## AIM
Swap every "white upper cabinet" in the data below for "wall cabinet", and give all the lines back otherwise unchanged.

## DATA EXCERPTS
>> start
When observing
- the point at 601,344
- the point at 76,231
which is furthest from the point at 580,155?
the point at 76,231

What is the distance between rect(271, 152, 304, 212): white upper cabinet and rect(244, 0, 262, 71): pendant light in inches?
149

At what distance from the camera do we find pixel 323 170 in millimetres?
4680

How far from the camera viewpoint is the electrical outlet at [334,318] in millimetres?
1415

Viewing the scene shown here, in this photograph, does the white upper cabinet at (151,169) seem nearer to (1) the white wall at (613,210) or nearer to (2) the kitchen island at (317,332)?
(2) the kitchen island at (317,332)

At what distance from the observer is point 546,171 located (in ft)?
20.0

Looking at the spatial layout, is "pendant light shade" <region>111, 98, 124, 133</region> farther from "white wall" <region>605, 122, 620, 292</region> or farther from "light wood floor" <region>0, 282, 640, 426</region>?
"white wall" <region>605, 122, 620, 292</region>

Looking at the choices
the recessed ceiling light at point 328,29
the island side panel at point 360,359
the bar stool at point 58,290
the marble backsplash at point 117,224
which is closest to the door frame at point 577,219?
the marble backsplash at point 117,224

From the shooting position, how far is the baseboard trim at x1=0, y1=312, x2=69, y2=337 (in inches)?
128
>> end
## IN RESPONSE
When observing
- the point at 601,344
- the point at 76,231
which is furthest from the point at 580,155?
the point at 76,231

What is the distance between rect(271, 152, 304, 212): wall cabinet and rect(244, 0, 262, 71): pendant light in inches?
149

At what distance from the camera do we find pixel 323 170 in millimetres?
4680

How far from the camera viewpoint is the electrical outlet at [334,318] in millimetres?
1415

Viewing the scene shown here, in this photograph, does the wall cabinet at (151,169) seem nearer to (1) the white wall at (613,210) or nearer to (2) the kitchen island at (317,332)?
(2) the kitchen island at (317,332)

At what distance from the observer is point 546,171 located (in ft)?
20.0

Looking at the spatial layout, is "pendant light shade" <region>111, 98, 124, 133</region> farther from "white wall" <region>605, 122, 620, 292</region> or farther from "light wood floor" <region>0, 282, 640, 426</region>?
"white wall" <region>605, 122, 620, 292</region>

Looking at the choices
the recessed ceiling light at point 328,29
the island side panel at point 360,359
the bar stool at point 58,290
the marble backsplash at point 117,224
which is closest to the door frame at point 577,219?
the marble backsplash at point 117,224

From the shooting position, how far is the baseboard trim at x1=0, y1=312, x2=69, y2=337 (in inches)?
128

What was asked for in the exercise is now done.